<@U03PHS2TJLV> I think Pants doesn't generate repo...
# general
h
@rhythmic-glass-66959 I think Pants doesn't generate reports by default, so presumably you're setting cli args for bandit and pylint (and flake8 for that matter) to make the emit reports? Can you share your config?
r
Sure:
Copy code
[bandit]
args = ["-f", "json", "-o", "reports/bandit-report.json"]

[flake8]
args = ["--output-file=reports/flake8-report.txt"]

[pylint]
args = ["--output-format=text:reports/pylint-report.txt"]
h
That seems right to me, and Pants creates the
reports
subdir in the sandbox and captures its output into dist.
So the problem is that we have two different partitions with the same description
Why is this being partitioned at all, I wonder
partitioning should be by interpreter constraints, but these partitions use the same constraints, it looks like
r
Yep.
Copy code
[python]
interpreter_constraints = ["==3.9.13"]
s
@happy-kitchen-89482 this is happening because we have a max-batch-size on lint processes. so even though there’s only 1 partition, the files within that partition get divided up again
h
Oh, this may be because of batching
s
coke
h
Yeah, we should be generating a single report for all batches in a partition, if that is possible
s
in the
test
goal we avoid this situation by naming any generated report files after a target in the generating batch (taking as an invariant that each target will be in 1 batch only)
h
Or at least, that is what the user expects
that may not be possible
Yeah, so to mitigate we need to give more sensible names to the partitions I guess
To the batches, rather
or at least, number them, instead of adding that
_
suffix
s
if we can make the individual report files uniquely-named across batches, then (I believe) we could write them all into a directory named after the partition (minus any `_`s)
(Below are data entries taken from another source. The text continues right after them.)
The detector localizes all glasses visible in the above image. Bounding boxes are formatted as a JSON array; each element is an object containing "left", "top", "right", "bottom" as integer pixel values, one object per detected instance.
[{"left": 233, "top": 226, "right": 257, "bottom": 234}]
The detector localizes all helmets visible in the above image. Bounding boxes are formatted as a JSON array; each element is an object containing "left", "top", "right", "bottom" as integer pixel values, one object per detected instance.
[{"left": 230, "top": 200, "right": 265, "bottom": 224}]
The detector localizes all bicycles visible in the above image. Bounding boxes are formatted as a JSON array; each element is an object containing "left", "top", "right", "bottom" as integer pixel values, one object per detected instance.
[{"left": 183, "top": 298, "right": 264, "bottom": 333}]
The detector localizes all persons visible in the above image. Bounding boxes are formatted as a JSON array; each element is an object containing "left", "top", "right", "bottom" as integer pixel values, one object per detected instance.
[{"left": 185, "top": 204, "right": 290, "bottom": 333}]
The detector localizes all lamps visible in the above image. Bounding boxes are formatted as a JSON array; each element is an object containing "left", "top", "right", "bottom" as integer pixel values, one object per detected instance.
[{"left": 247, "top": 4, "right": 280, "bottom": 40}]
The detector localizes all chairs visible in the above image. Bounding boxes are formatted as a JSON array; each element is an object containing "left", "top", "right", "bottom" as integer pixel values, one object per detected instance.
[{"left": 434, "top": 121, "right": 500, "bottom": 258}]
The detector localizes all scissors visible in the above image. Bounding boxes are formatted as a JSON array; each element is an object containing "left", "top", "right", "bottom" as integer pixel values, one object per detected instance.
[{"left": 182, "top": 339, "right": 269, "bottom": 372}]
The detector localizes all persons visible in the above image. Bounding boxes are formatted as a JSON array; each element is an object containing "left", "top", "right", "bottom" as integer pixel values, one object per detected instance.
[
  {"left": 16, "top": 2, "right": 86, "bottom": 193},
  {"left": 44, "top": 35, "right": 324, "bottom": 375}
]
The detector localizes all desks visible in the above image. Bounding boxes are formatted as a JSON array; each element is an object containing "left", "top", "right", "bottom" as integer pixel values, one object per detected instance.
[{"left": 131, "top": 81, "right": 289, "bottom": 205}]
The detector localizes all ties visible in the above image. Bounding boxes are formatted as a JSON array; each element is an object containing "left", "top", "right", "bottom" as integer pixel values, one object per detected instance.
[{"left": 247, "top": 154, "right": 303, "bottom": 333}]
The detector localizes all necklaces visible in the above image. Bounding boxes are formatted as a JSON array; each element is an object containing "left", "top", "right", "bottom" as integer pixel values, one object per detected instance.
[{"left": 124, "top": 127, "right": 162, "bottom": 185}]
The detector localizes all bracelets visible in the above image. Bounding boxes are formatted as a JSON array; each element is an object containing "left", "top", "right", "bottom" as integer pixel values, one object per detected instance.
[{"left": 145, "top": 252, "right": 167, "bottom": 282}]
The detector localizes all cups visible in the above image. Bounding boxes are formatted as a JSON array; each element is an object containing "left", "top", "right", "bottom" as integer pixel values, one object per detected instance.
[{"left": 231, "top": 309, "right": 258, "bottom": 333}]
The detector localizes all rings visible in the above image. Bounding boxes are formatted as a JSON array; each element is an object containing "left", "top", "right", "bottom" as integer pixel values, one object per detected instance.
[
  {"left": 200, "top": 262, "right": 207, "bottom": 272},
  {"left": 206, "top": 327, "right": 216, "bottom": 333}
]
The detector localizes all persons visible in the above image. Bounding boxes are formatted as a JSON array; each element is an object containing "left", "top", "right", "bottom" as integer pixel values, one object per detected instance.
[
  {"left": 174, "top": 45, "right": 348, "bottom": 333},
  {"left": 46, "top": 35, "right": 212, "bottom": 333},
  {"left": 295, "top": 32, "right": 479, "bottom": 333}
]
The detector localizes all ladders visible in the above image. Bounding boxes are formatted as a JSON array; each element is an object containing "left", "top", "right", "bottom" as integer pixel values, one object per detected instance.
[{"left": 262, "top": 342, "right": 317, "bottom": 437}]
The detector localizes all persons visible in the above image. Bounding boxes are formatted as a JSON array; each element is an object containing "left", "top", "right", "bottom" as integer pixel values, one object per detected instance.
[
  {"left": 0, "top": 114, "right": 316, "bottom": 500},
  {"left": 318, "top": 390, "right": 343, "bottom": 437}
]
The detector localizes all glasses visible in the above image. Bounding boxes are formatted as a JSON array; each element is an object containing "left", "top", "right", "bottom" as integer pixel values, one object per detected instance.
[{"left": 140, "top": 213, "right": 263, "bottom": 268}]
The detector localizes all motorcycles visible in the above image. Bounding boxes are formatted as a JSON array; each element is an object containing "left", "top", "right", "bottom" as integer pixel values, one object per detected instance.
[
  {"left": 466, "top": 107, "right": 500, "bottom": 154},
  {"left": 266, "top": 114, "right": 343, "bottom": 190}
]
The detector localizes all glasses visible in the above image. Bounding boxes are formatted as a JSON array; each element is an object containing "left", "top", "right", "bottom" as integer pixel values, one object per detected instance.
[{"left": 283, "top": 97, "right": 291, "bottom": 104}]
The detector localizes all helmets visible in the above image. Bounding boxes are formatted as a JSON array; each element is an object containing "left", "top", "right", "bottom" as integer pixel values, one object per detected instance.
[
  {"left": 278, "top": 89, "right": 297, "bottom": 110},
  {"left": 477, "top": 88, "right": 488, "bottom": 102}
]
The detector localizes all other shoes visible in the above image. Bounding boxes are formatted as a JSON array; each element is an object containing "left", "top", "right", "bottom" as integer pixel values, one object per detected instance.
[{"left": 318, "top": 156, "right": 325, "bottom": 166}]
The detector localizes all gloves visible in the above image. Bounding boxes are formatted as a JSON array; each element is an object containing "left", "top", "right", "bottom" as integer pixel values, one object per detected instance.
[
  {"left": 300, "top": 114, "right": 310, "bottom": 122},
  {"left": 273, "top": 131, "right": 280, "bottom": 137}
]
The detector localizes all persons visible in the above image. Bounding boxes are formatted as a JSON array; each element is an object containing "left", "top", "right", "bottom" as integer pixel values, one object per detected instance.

you’d still end up with a bunch of files though…
h
True true!
But some tools at least may have a way to merge them
like codecov does for coverage files
That is probably the way to go - unique filenames within the partition's dir
r
Hum, I'm wondering, we recently added a git submodule, could this cause the issue?
h
I like that
s
@rhythmic-glass-66959 I don’t think so
h
That may have added enough new files that it caused you to spill over into a second batch
s
the partitioning logic for
lint
was refactored internally in 2.15.x
so if you’re upgrading from 2.14.x that would explain the behavior difference to me
r
👍
h
You could work around this by increasing the default batch size I suppose 🙂
r
Trying right now...
Setting the
[lint].batch_size = 4096
seems to fix the problem.
Are there any potential issues running such a large batch_size? I'm far from the default (128)...
h
I don't foresee problems, it's a performance tradeoff
👍 1
r
Oh, I can see that. With default batch size, the lint goal takes 26s to complete. With 4096, it takes 2m18s 😞
h
Hmm, I wouldn't have expected that big a discrepancy, interesting
r
I think I had something in cache the first time. It takes ~1m now for both scenarios (128 and 4096).
Yeah, definitely something with the cache, ~10s now for both! 🤯
h
Excellent!